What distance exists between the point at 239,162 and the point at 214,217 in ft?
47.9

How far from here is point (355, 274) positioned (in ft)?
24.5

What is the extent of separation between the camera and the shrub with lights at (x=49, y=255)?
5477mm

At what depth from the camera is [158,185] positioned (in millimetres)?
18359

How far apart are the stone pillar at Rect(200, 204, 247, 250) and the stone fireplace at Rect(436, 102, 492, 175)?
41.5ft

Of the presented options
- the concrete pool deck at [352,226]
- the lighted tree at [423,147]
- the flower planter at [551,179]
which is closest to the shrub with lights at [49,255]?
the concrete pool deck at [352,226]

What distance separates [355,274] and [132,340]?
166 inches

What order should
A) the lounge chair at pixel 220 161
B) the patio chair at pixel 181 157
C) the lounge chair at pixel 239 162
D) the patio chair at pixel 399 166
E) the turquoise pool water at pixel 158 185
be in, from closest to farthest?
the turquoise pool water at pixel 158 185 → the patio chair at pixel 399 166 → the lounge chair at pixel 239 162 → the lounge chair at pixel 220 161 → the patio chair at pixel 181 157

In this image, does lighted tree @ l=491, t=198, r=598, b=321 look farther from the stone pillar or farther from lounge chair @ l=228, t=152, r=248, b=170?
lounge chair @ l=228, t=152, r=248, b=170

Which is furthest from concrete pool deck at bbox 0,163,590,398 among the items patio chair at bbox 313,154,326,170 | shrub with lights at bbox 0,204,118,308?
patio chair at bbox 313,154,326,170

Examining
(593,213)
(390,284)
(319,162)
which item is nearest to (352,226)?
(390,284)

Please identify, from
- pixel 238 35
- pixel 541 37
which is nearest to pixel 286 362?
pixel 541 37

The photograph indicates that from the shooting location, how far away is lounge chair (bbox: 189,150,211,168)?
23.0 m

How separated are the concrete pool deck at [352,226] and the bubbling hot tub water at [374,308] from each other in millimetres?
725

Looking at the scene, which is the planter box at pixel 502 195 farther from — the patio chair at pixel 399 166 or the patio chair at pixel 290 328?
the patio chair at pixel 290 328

| Task instructions |
Please give the stretch from the line containing "How separated are" through the end of the rows again, replacing "hot tub" with "spa" and leaving everything else unchanged.

| Answer to this problem |
How separated are the concrete pool deck at [352,226] and the bubbling spa water at [374,308] from each other in millimetres?
725

Looking at the scene, which is the planter box at pixel 502 195 farther from — the patio chair at pixel 399 166 or the patio chair at pixel 290 328?
the patio chair at pixel 290 328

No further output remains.